YOUR OBJECTIVE: Only part of the listing is needed, namely the lines from its start through the line with "- 170 | 52 |", and they should be retyped exactly.

SUPPLIED RECORDS:

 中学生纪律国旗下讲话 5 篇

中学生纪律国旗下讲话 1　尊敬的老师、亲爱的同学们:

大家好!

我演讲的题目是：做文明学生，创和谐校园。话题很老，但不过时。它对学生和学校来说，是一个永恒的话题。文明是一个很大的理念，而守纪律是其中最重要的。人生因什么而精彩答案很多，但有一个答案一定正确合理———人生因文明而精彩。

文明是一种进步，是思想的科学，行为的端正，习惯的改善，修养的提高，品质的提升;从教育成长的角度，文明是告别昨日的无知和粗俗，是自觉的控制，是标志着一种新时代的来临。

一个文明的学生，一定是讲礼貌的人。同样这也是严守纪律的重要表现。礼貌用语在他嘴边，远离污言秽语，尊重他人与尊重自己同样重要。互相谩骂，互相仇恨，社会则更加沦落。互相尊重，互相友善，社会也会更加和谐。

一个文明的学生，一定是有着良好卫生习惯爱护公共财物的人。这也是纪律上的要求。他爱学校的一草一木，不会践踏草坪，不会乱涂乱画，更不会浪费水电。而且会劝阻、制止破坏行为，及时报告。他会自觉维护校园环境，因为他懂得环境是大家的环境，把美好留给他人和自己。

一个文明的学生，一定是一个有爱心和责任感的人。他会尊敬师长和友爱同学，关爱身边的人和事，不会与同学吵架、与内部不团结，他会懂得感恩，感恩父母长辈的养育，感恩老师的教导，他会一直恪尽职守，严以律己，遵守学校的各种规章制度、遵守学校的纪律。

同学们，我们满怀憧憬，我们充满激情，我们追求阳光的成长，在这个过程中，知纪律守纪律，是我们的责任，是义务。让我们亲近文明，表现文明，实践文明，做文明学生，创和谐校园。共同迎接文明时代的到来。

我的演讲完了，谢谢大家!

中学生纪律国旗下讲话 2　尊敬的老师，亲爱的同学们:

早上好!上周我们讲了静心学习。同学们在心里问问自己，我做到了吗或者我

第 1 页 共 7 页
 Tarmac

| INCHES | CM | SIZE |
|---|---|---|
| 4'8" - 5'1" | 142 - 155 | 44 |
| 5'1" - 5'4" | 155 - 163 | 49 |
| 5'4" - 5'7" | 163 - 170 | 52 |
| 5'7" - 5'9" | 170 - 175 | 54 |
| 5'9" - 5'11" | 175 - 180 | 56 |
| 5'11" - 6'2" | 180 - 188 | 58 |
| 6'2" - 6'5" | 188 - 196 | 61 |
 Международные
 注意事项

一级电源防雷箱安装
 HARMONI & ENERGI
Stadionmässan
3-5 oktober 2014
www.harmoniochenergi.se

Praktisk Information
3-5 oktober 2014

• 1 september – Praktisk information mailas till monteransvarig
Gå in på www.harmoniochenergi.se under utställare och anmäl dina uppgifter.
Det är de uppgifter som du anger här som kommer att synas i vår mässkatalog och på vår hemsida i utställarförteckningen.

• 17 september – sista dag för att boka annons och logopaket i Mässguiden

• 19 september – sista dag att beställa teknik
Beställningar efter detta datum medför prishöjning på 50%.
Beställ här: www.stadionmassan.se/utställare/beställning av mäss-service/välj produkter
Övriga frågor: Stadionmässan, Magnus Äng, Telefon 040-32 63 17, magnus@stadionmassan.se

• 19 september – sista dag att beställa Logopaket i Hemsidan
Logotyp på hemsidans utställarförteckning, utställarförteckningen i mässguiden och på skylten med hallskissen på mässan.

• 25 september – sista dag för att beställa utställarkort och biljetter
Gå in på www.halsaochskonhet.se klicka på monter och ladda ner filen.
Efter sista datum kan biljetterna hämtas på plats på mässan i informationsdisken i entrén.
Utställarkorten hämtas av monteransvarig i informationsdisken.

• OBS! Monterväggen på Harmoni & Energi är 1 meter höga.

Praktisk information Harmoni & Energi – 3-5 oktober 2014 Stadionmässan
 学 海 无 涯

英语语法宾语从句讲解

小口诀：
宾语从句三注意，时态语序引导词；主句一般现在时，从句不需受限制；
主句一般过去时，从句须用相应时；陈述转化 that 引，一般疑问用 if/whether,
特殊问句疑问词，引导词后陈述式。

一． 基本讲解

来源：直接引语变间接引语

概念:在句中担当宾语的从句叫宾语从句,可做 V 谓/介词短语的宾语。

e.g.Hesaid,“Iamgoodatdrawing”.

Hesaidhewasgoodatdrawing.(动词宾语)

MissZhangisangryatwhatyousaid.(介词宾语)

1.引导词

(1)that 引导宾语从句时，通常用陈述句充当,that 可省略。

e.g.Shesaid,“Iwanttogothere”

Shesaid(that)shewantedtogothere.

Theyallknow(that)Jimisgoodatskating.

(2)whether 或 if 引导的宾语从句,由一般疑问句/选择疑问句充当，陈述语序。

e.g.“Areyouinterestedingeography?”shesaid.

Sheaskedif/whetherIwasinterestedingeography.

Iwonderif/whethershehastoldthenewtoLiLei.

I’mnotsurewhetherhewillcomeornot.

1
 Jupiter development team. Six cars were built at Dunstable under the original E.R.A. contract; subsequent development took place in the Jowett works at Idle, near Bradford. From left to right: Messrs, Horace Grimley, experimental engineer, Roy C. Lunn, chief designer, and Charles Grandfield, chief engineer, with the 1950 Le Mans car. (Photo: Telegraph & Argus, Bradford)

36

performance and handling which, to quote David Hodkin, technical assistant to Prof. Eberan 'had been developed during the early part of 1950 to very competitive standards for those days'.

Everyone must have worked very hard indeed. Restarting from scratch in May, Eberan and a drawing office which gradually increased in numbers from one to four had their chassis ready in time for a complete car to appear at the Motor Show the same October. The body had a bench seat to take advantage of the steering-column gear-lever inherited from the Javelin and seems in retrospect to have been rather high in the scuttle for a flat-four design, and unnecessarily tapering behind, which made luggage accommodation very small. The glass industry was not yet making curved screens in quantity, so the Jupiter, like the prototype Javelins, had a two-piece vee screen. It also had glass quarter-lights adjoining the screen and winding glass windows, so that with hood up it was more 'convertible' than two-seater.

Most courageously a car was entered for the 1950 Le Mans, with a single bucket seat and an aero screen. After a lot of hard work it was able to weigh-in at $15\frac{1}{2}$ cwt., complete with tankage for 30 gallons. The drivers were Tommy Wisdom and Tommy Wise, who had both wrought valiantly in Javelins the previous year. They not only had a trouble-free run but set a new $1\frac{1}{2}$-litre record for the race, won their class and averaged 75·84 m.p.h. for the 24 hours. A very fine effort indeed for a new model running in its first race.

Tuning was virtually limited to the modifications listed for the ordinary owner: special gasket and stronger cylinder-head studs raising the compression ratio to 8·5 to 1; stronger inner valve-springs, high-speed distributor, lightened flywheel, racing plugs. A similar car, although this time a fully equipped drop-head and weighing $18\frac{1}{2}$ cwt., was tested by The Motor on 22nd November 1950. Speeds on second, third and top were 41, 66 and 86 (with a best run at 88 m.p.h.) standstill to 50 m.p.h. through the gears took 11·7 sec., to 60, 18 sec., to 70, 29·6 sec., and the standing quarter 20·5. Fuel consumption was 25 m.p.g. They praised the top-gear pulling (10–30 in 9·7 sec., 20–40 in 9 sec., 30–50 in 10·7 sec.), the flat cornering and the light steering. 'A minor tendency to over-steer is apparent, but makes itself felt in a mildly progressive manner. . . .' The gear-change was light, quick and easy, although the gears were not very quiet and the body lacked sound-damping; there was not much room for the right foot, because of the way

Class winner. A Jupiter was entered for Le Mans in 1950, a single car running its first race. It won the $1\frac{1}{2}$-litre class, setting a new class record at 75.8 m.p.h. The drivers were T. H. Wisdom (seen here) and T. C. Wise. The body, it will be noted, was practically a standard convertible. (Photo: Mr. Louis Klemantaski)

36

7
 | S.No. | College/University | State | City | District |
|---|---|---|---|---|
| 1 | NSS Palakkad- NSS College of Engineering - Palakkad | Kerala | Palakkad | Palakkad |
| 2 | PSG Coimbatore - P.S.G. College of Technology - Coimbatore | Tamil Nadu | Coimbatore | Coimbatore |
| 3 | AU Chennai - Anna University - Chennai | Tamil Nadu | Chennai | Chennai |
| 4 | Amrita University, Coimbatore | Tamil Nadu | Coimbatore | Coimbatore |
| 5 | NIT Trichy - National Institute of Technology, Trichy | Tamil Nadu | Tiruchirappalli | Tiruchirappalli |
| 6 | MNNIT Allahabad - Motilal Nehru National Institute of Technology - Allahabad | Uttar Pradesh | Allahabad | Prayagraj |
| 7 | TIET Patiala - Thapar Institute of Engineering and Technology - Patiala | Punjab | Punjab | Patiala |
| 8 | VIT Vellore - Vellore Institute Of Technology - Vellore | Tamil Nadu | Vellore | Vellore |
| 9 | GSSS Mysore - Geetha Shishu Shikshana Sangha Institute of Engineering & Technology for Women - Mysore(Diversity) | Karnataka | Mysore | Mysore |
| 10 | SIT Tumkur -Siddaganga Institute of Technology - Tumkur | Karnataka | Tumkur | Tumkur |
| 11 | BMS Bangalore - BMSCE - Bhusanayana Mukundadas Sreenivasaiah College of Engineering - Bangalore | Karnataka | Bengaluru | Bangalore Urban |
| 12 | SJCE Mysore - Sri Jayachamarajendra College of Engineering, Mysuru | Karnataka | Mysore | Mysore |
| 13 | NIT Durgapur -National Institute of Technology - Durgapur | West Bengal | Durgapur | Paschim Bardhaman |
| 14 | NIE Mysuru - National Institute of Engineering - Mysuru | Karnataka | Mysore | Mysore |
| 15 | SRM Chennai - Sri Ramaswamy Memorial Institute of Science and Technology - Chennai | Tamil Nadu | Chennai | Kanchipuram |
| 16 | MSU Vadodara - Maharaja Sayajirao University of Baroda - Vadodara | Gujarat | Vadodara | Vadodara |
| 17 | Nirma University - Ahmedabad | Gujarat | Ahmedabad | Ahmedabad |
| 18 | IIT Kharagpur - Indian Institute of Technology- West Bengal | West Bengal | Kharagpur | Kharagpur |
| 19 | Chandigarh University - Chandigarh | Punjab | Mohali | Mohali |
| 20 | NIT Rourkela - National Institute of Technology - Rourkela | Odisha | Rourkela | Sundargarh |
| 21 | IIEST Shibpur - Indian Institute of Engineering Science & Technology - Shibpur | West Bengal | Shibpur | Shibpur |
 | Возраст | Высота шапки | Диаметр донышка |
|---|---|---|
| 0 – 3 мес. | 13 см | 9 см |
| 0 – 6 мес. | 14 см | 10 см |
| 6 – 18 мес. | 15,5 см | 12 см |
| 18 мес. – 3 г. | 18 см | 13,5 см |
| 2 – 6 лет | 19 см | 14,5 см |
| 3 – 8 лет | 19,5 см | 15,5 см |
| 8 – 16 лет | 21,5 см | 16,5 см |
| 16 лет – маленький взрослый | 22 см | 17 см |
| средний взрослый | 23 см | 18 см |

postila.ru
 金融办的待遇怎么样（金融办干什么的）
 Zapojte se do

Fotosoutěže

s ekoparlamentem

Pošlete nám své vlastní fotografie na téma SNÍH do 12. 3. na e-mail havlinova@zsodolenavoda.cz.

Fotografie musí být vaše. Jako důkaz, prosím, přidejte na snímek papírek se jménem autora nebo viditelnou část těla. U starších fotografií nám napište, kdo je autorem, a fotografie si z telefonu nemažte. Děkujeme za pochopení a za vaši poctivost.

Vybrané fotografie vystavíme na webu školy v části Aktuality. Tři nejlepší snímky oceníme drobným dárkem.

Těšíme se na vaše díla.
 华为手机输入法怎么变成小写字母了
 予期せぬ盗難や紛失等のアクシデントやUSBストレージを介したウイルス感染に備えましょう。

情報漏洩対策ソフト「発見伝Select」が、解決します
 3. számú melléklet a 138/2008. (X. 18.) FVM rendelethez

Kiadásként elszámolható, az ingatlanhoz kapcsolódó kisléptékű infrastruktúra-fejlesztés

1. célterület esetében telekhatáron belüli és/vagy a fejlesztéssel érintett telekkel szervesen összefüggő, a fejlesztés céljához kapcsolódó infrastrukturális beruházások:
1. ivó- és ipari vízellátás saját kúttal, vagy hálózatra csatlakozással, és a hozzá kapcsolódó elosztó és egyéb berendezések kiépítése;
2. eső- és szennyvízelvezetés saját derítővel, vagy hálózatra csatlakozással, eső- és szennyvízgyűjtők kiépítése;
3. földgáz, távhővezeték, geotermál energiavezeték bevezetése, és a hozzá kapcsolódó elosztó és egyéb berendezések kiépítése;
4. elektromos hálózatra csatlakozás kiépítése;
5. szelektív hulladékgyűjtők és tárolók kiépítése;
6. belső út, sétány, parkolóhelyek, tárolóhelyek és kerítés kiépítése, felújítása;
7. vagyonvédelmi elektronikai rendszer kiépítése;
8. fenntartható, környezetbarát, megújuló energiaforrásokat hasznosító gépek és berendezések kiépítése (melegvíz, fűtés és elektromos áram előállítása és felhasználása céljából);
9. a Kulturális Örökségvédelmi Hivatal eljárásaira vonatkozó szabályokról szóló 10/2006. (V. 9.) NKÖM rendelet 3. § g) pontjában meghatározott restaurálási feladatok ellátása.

YOUR RESPONSE:
 中学生纪律国旗下讲话 5 篇

中学生纪律国旗下讲话 1　尊敬的老师、亲爱的同学们:

大家好!

我演讲的题目是：做文明学生，创和谐校园。话题很老，但不过时。它对学生和学校来说，是一个永恒的话题。文明是一个很大的理念，而守纪律是其中最重要的。人生因什么而精彩答案很多，但有一个答案一定正确合理———人生因文明而精彩。

文明是一种进步，是思想的科学，行为的端正，习惯的改善，修养的提高，品质的提升;从教育成长的角度，文明是告别昨日的无知和粗俗，是自觉的控制，是标志着一种新时代的来临。

一个文明的学生，一定是讲礼貌的人。同样这也是严守纪律的重要表现。礼貌用语在他嘴边，远离污言秽语，尊重他人与尊重自己同样重要。互相谩骂，互相仇恨，社会则更加沦落。互相尊重，互相友善，社会也会更加和谐。

一个文明的学生，一定是有着良好卫生习惯爱护公共财物的人。这也是纪律上的要求。他爱学校的一草一木，不会践踏草坪，不会乱涂乱画，更不会浪费水电。而且会劝阻、制止破坏行为，及时报告。他会自觉维护校园环境，因为他懂得环境是大家的环境，把美好留给他人和自己。

一个文明的学生，一定是一个有爱心和责任感的人。他会尊敬师长和友爱同学，关爱身边的人和事，不会与同学吵架、与内部不团结，他会懂得感恩，感恩父母长辈的养育，感恩老师的教导，他会一直恪尽职守，严以律己，遵守学校的各种规章制度、遵守学校的纪律。

同学们，我们满怀憧憬，我们充满激情，我们追求阳光的成长，在这个过程中，知纪律守纪律，是我们的责任，是义务。让我们亲近文明，表现文明，实践文明，做文明学生，创和谐校园。共同迎接文明时代的到来。

我的演讲完了，谢谢大家!

中学生纪律国旗下讲话 2　尊敬的老师，亲爱的同学们:

早上好!上周我们讲了静心学习。同学们在心里问问自己，我做到了吗或者我

第 1 页 共 7 页
 Tarmac

| INCHES | CM | SIZE |
|---|---|---|
| 4'8" - 5'1" | 142 - 155 | 44 |
| 5'1" - 5'4" | 155 - 163 | 49 |
| 5'4" - 5'7" | 163 - 170 | 52 |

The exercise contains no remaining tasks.